Contrary to Mr. Evanson’s claims, the courts have never held that these First Amendment freedoms are subordinate to property rights or that these rights depend on the right to own property.
If anything, First Amendment rights have been considered to have greater constitutional protection than property rights. In Abrahams v. United States, Justice Oliver Wendell Holmes Jr. wrote that legislation that effects property or economic rights needed only a rational basis to establish its constitutionality whereas limitations on freedom of speech could only be justified by a “clear and present danger.”
The Supreme Court has repeatedly held that government actions that infringe on property rights must merely “reasonably relate to a legitimist interest” while First Amendment freedoms usually receive more protection under a standard the court refers to as “strict scrutiny.”
Evanson’s argument that government regulation of property “takes that value with confiscatory zoning regulations,” and that the public’s only “proper means” of protecting the bluffs “is to purchase the bluff” is mistaken.
In order to protect public health, safety and the general welfare of a community, government may pass zoning laws, which protect scenic surroundings, aesthetic values and environmental quality.
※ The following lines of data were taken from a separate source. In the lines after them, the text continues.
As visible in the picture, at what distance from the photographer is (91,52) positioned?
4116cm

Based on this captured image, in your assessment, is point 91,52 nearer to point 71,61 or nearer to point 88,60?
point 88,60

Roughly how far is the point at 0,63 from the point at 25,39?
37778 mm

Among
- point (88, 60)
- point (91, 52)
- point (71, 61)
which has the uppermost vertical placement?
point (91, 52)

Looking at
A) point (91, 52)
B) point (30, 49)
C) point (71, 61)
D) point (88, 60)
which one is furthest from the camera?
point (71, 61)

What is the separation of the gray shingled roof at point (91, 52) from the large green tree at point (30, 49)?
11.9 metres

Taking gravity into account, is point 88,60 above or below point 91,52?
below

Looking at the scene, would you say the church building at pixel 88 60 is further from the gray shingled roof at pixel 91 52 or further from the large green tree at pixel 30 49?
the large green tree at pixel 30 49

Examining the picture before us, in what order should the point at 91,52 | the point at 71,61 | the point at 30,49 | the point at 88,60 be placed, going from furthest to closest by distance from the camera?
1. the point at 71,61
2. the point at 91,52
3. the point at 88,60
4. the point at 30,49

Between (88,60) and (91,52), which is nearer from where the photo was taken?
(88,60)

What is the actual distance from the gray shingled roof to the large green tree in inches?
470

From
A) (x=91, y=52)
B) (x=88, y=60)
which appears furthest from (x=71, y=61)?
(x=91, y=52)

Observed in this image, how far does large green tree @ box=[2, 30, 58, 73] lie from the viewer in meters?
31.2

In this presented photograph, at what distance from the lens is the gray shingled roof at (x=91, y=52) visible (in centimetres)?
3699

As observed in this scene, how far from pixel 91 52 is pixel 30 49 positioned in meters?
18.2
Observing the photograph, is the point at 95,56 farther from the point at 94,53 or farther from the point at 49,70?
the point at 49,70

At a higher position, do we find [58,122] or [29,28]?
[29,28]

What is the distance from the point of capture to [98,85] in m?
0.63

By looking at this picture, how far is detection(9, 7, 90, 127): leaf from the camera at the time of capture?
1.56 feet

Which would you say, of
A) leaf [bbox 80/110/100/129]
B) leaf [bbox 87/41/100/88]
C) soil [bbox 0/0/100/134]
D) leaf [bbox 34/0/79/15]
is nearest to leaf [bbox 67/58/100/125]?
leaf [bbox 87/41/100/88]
A strong bluff land ordinance is not confiscatory because developers can still build homes on the bluffs, but the homes would not be allowed to be visible from below.
If the only option to protect the general welfare was to buy the property, none of us would be safe from nonconforming uses. Strip clubs could be built in residential areas or factories could be built in agriculture areas, and the only action government could take would be to buy the property to prevent the nonconforming use.